If at least one time series has an undefined metric, then the aggregated metric is also undefined.
If K-Fold cross-test is used for evaluation, these aggregated metrics are then averaged over all folds, ignoring folds that yield undefined metric values.
Metric |
Aggregation method |
|---|---|
Mean Absolute Scaled Error (MASE) |
Average across all time series |
Mean Absolute Percentage Error (MAPE) |
Average across all time series |
Symmetric MAPE |
Average across all time series |
Mean Absolute Error (MAE) |
Average across all time series |
Mean Squared Error (MSE) |
Average across all time series |
Mean Scaled Interval Score (MSIS) |
Average across all time series |
Mean Absolute Quantile Loss (MAQL) |
First compute the mean of each quantile loss across time series then compute the mean across all quantiles |
Mean Weighted Quantile Loss (MWQL) |
First compute the mean of each quantile loss across time series then compute the mean across all quantiles. Finally divide by the sum of the absolute target value across all time series |
Root Mean Squared Error (RMSE) |
Square-root of the aggregated Mean Squared Error (MSE) |
Normalized Deviation (ND) |
Sum of the absolute error across all time series, divided by the sum of the absolute target value across all time series |
Performance: Per time series metrics¶
For multiple time series datasets, DSS also shows the metrics of each individual time series.
If K-Fold cross-test is used for evaluation, per time series metrics are aggregated over each fold for each time series, ignoring folds that yield undefined metric values.
Model Information: Algorithm¶
For multiple time series datasets, some models train one algorithm per time series under the hood (mainly ARIMA and Seasonal LOESS). The resulting per times series hyperparameters are shown in this tab, if any.
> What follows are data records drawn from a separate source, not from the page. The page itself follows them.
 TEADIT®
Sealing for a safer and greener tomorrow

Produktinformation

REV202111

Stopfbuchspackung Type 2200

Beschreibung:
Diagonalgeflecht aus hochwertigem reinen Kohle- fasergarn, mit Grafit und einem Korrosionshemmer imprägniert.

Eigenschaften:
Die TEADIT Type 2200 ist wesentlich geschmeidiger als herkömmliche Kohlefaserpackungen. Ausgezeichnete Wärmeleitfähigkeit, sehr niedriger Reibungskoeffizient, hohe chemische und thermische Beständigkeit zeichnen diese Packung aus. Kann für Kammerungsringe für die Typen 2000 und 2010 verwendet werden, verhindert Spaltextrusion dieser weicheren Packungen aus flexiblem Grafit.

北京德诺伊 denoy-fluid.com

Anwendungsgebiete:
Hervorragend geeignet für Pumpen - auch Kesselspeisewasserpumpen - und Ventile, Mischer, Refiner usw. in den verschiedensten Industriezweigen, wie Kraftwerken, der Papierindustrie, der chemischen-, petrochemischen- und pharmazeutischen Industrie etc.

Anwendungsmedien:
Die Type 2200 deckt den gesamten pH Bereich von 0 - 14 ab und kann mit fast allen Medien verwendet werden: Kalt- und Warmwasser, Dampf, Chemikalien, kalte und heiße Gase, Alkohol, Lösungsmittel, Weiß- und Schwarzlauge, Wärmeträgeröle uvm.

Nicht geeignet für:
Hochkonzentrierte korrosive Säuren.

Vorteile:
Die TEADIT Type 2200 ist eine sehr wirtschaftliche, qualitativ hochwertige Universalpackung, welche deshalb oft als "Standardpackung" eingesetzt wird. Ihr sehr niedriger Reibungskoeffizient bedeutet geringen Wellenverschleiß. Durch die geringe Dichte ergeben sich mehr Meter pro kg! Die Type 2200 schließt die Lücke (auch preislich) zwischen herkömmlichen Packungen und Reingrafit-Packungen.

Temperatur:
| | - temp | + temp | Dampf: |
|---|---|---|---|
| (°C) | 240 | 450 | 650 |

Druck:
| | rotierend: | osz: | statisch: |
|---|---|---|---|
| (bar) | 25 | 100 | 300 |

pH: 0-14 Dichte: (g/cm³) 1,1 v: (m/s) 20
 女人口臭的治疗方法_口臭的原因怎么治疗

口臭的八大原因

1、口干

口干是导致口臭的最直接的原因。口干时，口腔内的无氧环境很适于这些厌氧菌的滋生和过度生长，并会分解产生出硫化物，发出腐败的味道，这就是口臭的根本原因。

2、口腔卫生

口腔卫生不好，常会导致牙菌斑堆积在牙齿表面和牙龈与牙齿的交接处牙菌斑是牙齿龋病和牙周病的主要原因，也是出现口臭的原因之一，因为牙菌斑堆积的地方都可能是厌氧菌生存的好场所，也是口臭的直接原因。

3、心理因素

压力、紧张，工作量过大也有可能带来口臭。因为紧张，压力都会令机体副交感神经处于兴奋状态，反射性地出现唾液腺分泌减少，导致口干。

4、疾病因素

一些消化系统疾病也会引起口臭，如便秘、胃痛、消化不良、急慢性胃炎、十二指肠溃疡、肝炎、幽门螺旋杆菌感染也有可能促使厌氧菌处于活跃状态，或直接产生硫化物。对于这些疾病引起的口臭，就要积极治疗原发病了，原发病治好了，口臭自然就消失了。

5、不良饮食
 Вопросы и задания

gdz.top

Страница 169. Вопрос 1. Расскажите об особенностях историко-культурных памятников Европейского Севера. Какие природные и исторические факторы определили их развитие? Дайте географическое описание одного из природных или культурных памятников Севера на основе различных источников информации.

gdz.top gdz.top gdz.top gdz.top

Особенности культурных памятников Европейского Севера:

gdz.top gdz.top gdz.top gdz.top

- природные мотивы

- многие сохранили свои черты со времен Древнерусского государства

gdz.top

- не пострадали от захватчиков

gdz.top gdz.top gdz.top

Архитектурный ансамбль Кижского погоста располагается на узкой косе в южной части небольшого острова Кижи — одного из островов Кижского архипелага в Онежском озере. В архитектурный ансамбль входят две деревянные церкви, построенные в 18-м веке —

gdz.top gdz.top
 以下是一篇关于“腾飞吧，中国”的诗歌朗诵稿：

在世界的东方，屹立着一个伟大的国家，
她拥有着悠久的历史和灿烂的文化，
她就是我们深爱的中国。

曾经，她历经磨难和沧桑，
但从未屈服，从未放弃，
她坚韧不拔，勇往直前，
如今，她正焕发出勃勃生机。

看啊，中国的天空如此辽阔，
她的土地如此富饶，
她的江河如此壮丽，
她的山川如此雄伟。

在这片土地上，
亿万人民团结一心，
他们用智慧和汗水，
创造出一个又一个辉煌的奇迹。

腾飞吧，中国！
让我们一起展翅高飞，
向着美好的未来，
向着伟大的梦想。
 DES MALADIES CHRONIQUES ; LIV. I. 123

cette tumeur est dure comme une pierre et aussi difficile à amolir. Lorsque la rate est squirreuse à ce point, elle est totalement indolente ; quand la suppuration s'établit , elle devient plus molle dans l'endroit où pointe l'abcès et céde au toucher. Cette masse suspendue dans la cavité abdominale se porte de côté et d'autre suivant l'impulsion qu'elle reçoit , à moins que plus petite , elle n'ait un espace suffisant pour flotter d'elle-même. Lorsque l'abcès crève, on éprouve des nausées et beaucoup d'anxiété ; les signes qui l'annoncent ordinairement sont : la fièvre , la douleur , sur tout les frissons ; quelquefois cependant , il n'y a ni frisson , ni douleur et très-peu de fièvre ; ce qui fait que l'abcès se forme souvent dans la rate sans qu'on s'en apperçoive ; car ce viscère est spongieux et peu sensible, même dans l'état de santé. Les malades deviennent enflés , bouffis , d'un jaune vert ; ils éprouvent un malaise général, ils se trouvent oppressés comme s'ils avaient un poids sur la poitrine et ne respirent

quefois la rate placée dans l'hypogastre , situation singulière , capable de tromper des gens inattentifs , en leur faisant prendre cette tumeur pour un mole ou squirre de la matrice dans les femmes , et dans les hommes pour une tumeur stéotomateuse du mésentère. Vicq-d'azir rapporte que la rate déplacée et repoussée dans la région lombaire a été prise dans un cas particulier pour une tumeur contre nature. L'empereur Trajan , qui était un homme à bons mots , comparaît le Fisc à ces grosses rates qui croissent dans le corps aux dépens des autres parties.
Model Information: Model Coefficients¶
Some models, such as ARIMA, ETS, Prophet, etc. have a set of coefficients that can be used to interpret the model. Those coefficients are shown in this tab. When applicable, the p-values and t-values of those coefficients can also be shown.
Model Information: Residuals¶
Residuals are differences between observed data points and the values predicted by the model. Analysis of such residuals is useful to assess how a model behaves on the historical data it has been optimized on. In Dataiku, those residuals can be visualized with 4 graphs.
Note
Residuals are computed for every possible value of the historical data. Therefore their computation can take a long time. The computation can be manually skipped by checking “Skip expensive reports” before training the model (Design > Runtime environment > Performance tuning).
Standardized residuals histogram¶
This graph represents the distribution of standardized residuals. Alongside the histogram is plotted a z-distribution.
Standardized residuals over time¶
This plot is a representation of the standardized residuals over time. In simpler terms, this is a standardized representation of the error on the historical data.
Normal Q-Q Plot¶
A Q-Q plot is a plot of standardized residuals against what would be a theoretical z-distribution of residuals.
Correlogram¶
This is a plot of auto-correlation computed for different lag values (up to 10).
Model Information: Information criteria¶
Information criteria, such as the Akaike Information Criterion (AIC), Bayesian Information Criterion (BIC), and Hannan-Quinn Information Criterion (HQIC), are metrics that help in model selection by evaluating the trade-off between a model’s goodness of fit and its complexity.
Use these criteria to compare different models trained on the same dataset. A model with a lower information criterion value is generally preferred, as it indicates a better balance between accuracy and simplicity, which can help prevent overfitting.
Note
These criteria are only available for statistical models (ARIMA, ETS, Seasonal Trend) where a likelihood function can be calculated.